EXERCISE PROMPT
The data below needs to be returned exactly, line for line.

Collected data:

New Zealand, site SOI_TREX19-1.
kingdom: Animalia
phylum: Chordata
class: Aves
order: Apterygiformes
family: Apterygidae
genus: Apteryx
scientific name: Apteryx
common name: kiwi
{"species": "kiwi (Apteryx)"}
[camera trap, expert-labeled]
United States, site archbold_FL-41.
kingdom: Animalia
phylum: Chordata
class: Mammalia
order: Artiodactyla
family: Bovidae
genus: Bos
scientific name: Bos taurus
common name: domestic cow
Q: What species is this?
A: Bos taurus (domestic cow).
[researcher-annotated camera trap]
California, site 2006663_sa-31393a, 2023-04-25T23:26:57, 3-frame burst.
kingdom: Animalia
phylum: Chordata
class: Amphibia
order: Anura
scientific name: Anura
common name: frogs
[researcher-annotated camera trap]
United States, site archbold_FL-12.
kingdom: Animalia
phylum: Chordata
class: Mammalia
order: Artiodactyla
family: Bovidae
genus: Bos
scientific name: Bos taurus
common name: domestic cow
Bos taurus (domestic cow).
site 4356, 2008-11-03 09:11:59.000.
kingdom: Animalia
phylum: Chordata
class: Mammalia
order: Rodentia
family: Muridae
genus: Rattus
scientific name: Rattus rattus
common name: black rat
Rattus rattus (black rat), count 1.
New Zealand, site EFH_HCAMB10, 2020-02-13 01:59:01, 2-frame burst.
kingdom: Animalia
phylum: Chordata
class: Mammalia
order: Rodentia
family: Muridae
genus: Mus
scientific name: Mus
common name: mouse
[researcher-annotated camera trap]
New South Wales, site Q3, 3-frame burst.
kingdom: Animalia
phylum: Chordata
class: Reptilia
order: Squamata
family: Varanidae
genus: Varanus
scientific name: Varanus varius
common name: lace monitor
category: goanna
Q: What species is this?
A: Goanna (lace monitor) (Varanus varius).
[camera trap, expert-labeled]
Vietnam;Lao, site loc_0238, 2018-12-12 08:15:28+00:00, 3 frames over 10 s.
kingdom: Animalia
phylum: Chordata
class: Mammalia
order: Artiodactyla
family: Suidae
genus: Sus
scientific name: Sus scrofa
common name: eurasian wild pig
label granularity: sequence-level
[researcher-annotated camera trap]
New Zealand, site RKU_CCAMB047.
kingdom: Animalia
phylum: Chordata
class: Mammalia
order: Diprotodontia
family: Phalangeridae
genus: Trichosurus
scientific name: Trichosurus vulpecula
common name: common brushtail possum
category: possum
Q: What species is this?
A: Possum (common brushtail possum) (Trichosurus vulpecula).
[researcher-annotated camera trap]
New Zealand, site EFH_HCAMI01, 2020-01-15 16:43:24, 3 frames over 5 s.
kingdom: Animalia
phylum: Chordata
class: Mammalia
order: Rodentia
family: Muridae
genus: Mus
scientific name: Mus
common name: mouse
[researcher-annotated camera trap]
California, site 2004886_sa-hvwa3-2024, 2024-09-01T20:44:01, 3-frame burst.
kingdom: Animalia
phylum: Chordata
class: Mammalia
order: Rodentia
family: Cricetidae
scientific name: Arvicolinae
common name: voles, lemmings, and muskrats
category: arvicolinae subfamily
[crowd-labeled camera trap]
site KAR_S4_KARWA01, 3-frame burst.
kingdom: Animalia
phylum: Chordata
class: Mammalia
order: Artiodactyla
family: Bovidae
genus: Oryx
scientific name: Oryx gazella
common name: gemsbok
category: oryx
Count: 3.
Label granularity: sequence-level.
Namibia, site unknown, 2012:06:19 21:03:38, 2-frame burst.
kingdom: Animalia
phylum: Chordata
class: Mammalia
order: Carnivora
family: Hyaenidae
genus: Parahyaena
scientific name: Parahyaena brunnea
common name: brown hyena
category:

REPLY TO THE EXERCISE
New Zealand, site SOI_TREX19-1.
kingdom: Animalia
phylum: Chordata
class: Aves
order: Apterygiformes
family: Apterygidae
genus: Apteryx
scientific name: Apteryx
common name: kiwi
{"species": "kiwi (Apteryx)"}
[camera trap, expert-labeled]
United States, site archbold_FL-41.
kingdom: Animalia
phylum: Chordata
class: Mammalia
order: Artiodactyla
family: Bovidae
genus: Bos
scientific name: Bos taurus
common name: domestic cow
Q: What species is this?
A: Bos taurus (domestic cow).
[researcher-annotated camera trap]
California, site 2006663_sa-31393a, 2023-04-25T23:26:57, 3-frame burst.
kingdom: Animalia
phylum: Chordata
class: Amphibia
order: Anura
scientific name: Anura
common name: frogs
[researcher-annotated camera trap]
United States, site archbold_FL-12.
kingdom: Animalia
phylum: Chordata
class: Mammalia
order: Artiodactyla
family: Bovidae
genus: Bos
scientific name: Bos taurus
common name: domestic cow
Bos taurus (domestic cow).
site 4356, 2008-11-03 09:11:59.000.
kingdom: Animalia
phylum: Chordata
class: Mammalia
order: Rodentia
family: Muridae
genus: Rattus
scientific name: Rattus rattus
common name: black rat
Rattus rattus (black rat), count 1.
New Zealand, site EFH_HCAMB10, 2020-02-13 01:59:01, 2-frame burst.
kingdom: Animalia
phylum: Chordata
class: Mammalia
order: Rodentia
family: Muridae
genus: Mus
scientific name: Mus
common name: mouse
[researcher-annotated camera trap]
New South Wales, site Q3, 3-frame burst.
kingdom: Animalia
phylum: Chordata
class: Reptilia
order: Squamata
family: Varanidae
genus: Varanus
scientific name: Varanus varius
common name: lace monitor
category: goanna
Q: What species is this?
A: Goanna (lace monitor) (Varanus varius).
[camera trap, expert-labeled]
Vietnam;Lao, site loc_0238, 2018-12-12 08:15:28+00:00, 3 frames over 10 s.
kingdom: Animalia
phylum: Chordata
class: Mammalia
order: Artiodactyla
family: Suidae
genus: Sus
scientific name: Sus scrofa
common name: eurasian wild pig
label granularity: sequence-level
[researcher-annotated camera trap]
New Zealand, site RKU_CCAMB047.
kingdom: Animalia
phylum: Chordata
class: Mammalia
order: Diprotodontia
family: Phalangeridae
genus: Trichosurus
scientific name: Trichosurus vulpecula
common name: common brushtail possum
category: possum
Q: What species is this?
A: Possum (common brushtail possum) (Trichosurus vulpecula).
[researcher-annotated camera trap]
New Zealand, site EFH_HCAMI01, 2020-01-15 16:43:24, 3 frames over 5 s.
kingdom: Animalia
phylum: Chordata
class: Mammalia
order: Rodentia
family: Muridae
genus: Mus
scientific name: Mus
common name: mouse
[researcher-annotated camera trap]
California, site 2004886_sa-hvwa3-2024, 2024-09-01T20:44:01, 3-frame burst.
kingdom: Animalia
phylum: Chordata
class: Mammalia
order: Rodentia
family: Cricetidae
scientific name: Arvicolinae
common name: voles, lemmings, and muskrats
category: arvicolinae subfamily
[crowd-labeled camera trap]
site KAR_S4_KARWA01, 3-frame burst.
kingdom: Animalia
phylum: Chordata
class: Mammalia
order: Artiodactyla
family: Bovidae
genus: Oryx
scientific name: Oryx gazella
common name: gemsbok
category: oryx
Count: 3.
Label granularity: sequence-level.
Namibia, site unknown, 2012:06:19 21:03:38, 2-frame burst.
kingdom: Animalia
phylum: Chordata
class: Mammalia
order: Carnivora
family: Hyaenidae
genus: Parahyaena
scientific name: Parahyaena brunnea
common name: brown hyena
category:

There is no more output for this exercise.